## Article
* * * * * * *

Figure 3 summarizes the findings. The share of interviewee statements referring to either political use alignment with IPA interests, or use alignment with member state interests (or the mix thereof), corresponds with the theorized assumption that the evaluation unit’s orientation determines the type of political evaluation use. Admittedly, evaluation use alignment towards IPA in IO 5 is more pronounced than we expected (with 63%); however, the pattern is still clearly balanced if taken together with IO 6 and compared to the other two clusters.

Fig. 3
figure 3

Illustration of dominant patterns in political evaluation use alignment (dV2). The results indicate what percentage of all statements on political evaluation use (made by all interviewees) were directed either to the interests of the member states or the IPA

Discussion

Overall, the tendency of interviewees—across all three target groups—to frame their statements in the theoretically expected direction is remarkably strong. We find all expectations well confirmed (see summary in Fig. 4). In line with H1, the evaluation units’ orientations were consistent with our expectation that those who control evaluation resources will be perceived as primary sponsors and evaluation users. In line with H2, we found that political evaluation use followed the expected pattern. In cluster 1 (member state dominated IOs), respondent statements on political evaluation use referred to typical member states’ interests (containing unilateral influence; controlling the IPA). In cluster 2 (IPA dominated IOs), respondents predominantly mentioned typical IPA political interests (justification, policy influence and internal steering). In IOs with balanced systems (cluster 3), evaluation unit orientation and use alignment are also mixed.

Fig. 4
figure 4

Illustration of empirical findings based on coding results. The results indicate the share of total interviewee references to evaluation unit orientation and evaluation use alignment with 100% meaning that all of the coded statements in the category referred to member states

The main limitation of this study is the lack of data at the level of evaluation reports and at the level of policy outcomes as our data on political evaluation use consists of statements made by experts who described the use of evaluation results in policy-making processes of their IO in general terms. At the same time, the strength of our approach is that we did not ask about the political use of evaluation directly but measured both dependent variables indirectly by comparing how stakeholders responded differently to similar general questions on evaluation use, depending on who controls evaluation system resources. While findings therefore remain generic, we expect nonetheless that the dynamics theorized and described in this paper should have substantive implications, both for actual evaluation research and reports (see for instance the results by van Voorst and Mastenbroek 2019) and for policy decisions (see also the substantive evidence about pressure on evaluators; (cf. Pleger et al. 2017). Whereas other research designs are necessary to answer detailed questions about policy outcomes, the empirical merit of this paper is in-depth insights from main evaluation stakeholders, particularly evaluation unit experts.

* * * * * * *

## Excerpts of spatial question data
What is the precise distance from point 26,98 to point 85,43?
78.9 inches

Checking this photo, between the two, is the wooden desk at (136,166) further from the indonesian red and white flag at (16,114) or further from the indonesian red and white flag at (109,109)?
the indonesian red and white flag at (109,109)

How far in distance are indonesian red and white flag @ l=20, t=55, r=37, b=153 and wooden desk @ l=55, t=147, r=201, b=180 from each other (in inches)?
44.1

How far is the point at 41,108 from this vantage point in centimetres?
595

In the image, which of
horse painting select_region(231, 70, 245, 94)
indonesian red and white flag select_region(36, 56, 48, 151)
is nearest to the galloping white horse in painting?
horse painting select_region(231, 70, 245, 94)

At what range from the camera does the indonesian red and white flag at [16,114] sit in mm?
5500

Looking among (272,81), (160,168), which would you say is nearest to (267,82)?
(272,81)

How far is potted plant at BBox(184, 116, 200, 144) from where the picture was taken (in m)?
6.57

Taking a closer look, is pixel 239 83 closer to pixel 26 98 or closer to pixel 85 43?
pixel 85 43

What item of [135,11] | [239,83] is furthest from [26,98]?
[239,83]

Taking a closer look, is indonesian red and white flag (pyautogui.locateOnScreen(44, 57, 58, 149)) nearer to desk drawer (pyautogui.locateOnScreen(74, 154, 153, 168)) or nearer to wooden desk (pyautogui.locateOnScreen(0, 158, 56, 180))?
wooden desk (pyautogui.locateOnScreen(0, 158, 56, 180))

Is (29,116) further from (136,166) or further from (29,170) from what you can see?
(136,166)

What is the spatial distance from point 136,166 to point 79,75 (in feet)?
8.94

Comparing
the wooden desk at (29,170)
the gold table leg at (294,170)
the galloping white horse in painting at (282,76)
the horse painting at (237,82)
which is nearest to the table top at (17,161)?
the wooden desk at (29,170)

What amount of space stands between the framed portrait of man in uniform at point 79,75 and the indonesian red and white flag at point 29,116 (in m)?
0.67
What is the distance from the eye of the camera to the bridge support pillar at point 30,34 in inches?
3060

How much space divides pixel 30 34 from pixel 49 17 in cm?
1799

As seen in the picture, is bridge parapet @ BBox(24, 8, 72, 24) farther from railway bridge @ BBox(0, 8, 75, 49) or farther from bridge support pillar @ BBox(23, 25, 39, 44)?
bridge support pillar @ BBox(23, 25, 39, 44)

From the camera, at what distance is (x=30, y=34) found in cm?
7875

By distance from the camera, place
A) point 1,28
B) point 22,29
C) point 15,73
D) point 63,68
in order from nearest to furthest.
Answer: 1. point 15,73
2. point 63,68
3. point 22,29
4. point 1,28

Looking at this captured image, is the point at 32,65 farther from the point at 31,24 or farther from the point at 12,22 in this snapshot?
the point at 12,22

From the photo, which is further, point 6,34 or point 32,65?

* * * * * * *

Pick up the passage on political evaluation use in international organizations after its last sentence and continue it.

Finally, there is little reason to believe that confounding factors drive our results. On the one hand, the six IOs studied in this paper subscribe to the same evaluation norms and standards, conduct centralized evaluations and report to similar governance structures, which rules out alternative explanations linked to evaluation policy. On the other hand, the IOs vary in their mandate, policy field, and operational profile both within and across the clusters (see “Appendix 5”) This rules out alternative explanations linked to general IO characteristics. It is reasonable to conclude, therefore, that evaluation unit orientation and political evaluation use in other comparable IOs should also vary according to the theorized patterns.

Conclusion and theoretical implications

In this paper, we propose a relatively simple, yet novel, theory-founded framework on how to study the political use of evaluation. This is especially useful in times of booming evaluation businesses and the proliferation of institutional assessments both in domestic and international politics (see Cooley and Snyder 2015). Although evaluation is still “widely viewed as the ‘gold standard’ of institutional assessment” (Lall 2017, p. 245), we demonstrate that evaluation systematically serves ex-ante political interests of policy actors, depending on who exerts control over evaluation system resources.

Our findings yield two theoretical implications. The first speaks to the literature on IOs and International Relations. The findings show that institutional IO design matters. At the same time, our results disfavour the state-centric view of international institutions which is embedded in rational design theory (Abbott and Snidal 1998; Koremenos et al. 2001). As our findings from cluster 2 and 3 demonstrate, IO bureaucracies are able to use IOs’ internal structure (evaluation system) to exert their influence using evaluation as a political tool (Patz and Goetz 2019; Knill et al. 2019; Biermann and Siebenhüner 2009; Bauer et al. 2017; Johnson and Urpelainen 2014). The key theoretical puzzle for future research is to explain the reasons for such variation in control over evaluation resources.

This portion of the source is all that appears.